→ **Text provided**:
=== Section Start ===

It is worth noting though that the Continental Congress had voted to present General George Washington, General Horatio Gates and Captain John Paul Jones with gold medallions for their national contributions in defeat of the British, however, the recognition would not be bestowed until 1790 after Washington was president. So the first-ever U.S. military medals were presented to Army privates and not high-ranking officers.

And while those who have served understand the difference, it is important to note that many in the civilian sector make no differentiation between awards and decorations. Yet they are two vastly different things. A decoration is usually earned for specific acts of bravery or achievement. An award or service medal is usually presented for service in a particular role or for service in a particular geographical area during a specific period of time.

For example, a military member who served as part of the COVID-19 response is eligible to wear the Armed Forces Service Medal or the Humanitarian Service Medal see (Depot Blog article). A soldier who deployed to Iraq is authorized to wear the Iraqi Campaign Medal and a soldier who has deployed to Afghanistan is authorized to wear the Afghanistan Campaign Medal, much like the Vietnam Service Medal is awarded for service in the geographical theater areas of Vietnam. These awards are earned by participation in a specific operation, like the Southwest Asia Service Medal for Operations Desert Shield and Desert Storm.

=== Section End ===

→ **Records supplied**:
=== Section Start ===

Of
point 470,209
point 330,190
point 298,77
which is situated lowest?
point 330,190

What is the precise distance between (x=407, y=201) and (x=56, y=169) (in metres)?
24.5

=== Section End ===

→ **Task requirements**:
**1)** Which medals does the passage on military awards and decorations name as awarded for service in a role, operation, or region?
**2)** Can you repeat the passage on military awards and decorations word for word, from "For example, a" up to and including "and Desert Storm."?
**3)** What comes after the last sentence of the passage on military awards and decorations? Continue it from there.
The rows have nothing to do with what you're asked to do here.

→ **Expected results**:
**1)**
- Armed Forces Service Medal
- Humanitarian Service Medal
- Iraqi Campaign Medal
- Afghanistan Campaign Medal
- Vietnam Service Medal
- Southwest Asia Service Medal

**2)**
For example, a military member who served as part of the COVID-19 response is eligible to wear the Armed Forces Service Medal or the Humanitarian Service Medal see (Depot Blog article). A soldier who deployed to Iraq is authorized to wear the Iraqi Campaign Medal and a soldier who has deployed to Afghanistan is authorized to wear the Afghanistan Campaign Medal, much like the Vietnam Service Medal is awarded for service in the geographical theater areas of Vietnam. These awards are earned by participation in a specific operation, like the Southwest Asia Service Medal for Operations Desert Shield and Desert Storm.

**3)**
One of the lesser known and early “service medals” is the Légion d’honneu which was created by Napoleon Bonaparte in 1802 to recognize meritorious service. The award has since evolved into being one of France’s highest honors, but when Bonaparte created it, the award was inclusive and awarded to all ranks. Bonaparte recognized that these awards had a positive impact on the morale of his soldiers. They were, however, normally restricted for wear in formal uniforms. Bonaparte’s soldiers, in keeping with practices established by the Crusaders hundreds of years earlier, wore their awards over their left breast near the heart. The left side is also the shield side where swords were normally worn to be drawn with the right hand, shields protected not only the heart, but the awards.

Decorations are presented to the individual for gallantry, meritorious service or achievement. For example, a private can earn an Army Achievement Medal for being an exceptional soldier. A sailor can develop a new maintenance widget on a ship that saves the Navy millions of dollars per year and earn a Navy and Marine Corps Commendation Medal. A Marine can fight like a lion in a firefight while deployed and earn a Silver Star for gallantry. The point is, there are some awards that are given to everyone for being a part of an event (commemorating an event) and there are some medals presented to the individual for a job well done.

The one thing we know for sure is the military medals system of the U.S. military is imperfect. It is a system where some argue that awards like the Bronze Star Medal, Air Medal, Meritorious Service Medal, Legion of Merit and other military medals are given out too liberally to those who are closer to the flag pole and those who are out executing the mission and putting themselves at greater risk earn military medals of lesser impact. Opinions vary on the efficacy of the U.S. military medals system, but one thing is definite.

It was George Washington’s establishment of the Badge of Military Merit in 1782 that truly ushered in the use of U.S. military medals and created a military medals system for gallantry, fidelity and service. In 1932, Army Chief of Staff, General Douglas MacArthur revived the dormant Badge of Military Merit and the Purple Heart was established by order of the president with Washington’s likeness in the center of the medal and the words “For Military Merit” stamped on the reverse side of the medal, a tip of the hat to the award’s original roots.